Mail Tribune 100

April 18, 1917


Denial was made Wednesday by B. W. Paul of Paul's Electric store of the truth of a rumor that his sister had been executed in Germany for writing to him a treasonable utterance against the kaiser.

"I am not a German, nor have I ever had a sister in Germany," said Mr. Paul. "It was the sister of a friend of a friend of mine in Portland who was executed.

"Several days ago I received a letter from my father in Portland telling me that this friend of my friend had received a letter from his sister in Germany in which she told of deplorable conditions and suffering among the people of that country and wrong, incidentally, that 'the kaiser ought to have his head shot off.'

"At the bottom of the letter was a terse comment made by the German censor who reviewed the letter to the effect that for her treasonable writing the writer had been executed that day.

"The story is true for Mr. Underwood of the Portland Credit Men's association, who addressed the Medford Business Men's association last Monday night, who told me that he had seen the letter."

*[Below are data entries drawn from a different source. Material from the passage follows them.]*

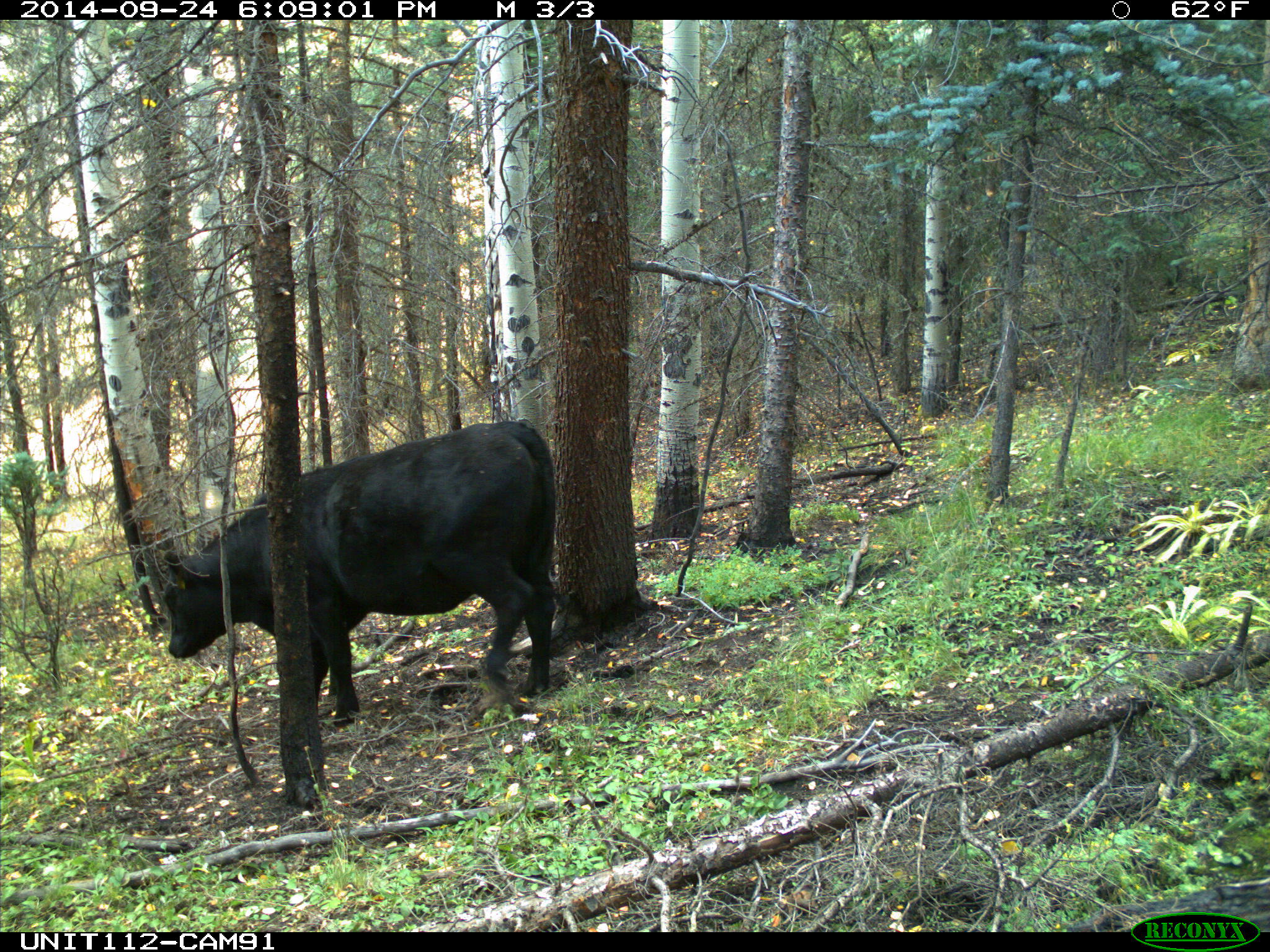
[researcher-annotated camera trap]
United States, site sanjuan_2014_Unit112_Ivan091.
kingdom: Animalia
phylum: Chordata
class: Mammalia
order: Artiodactyla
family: Bovidae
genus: Bos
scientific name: Bos taurus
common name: domestic cow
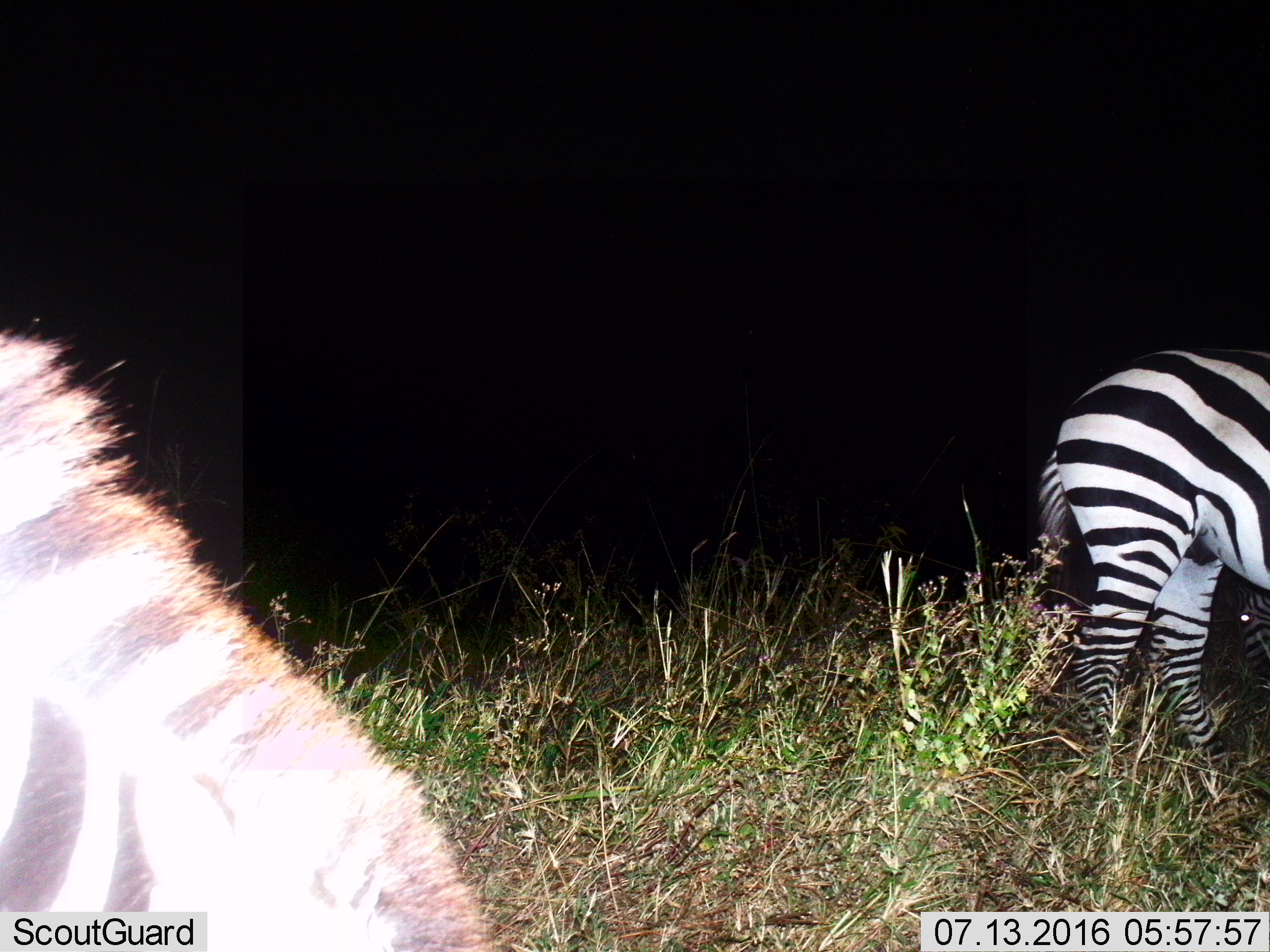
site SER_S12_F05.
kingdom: Animalia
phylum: Chordata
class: Mammalia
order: Perissodactyla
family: Equidae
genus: Equus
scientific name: Equus quagga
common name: plains zebra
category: zebraplains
Zebraplains (plains zebra) (Equus quagga), count 2. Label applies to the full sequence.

Mrs. Nan Strickfadden and Mrs. L. Dreyfus of Seattle at a preliminary hearing today confessed their part in the plot to burn the Strickfadden residence here March 17 for the purpose of collecting insurance. The confession coincided, the officers say, with the statement made by N. E. Hemphill, just before he was found dead in the Eugene, Ore., jail where he had been placed last Wednesday after being arrested for complicity in the plot. Mrs. Dreyfus and Mrs. Strickfadden were arrested in Seattle about the same time. Mrs. M Garwood, of Medford, Hemphill's employer in the land business, is held in connection with the plot on $5,000 bail. She was arrested with Hemphill in Eugene.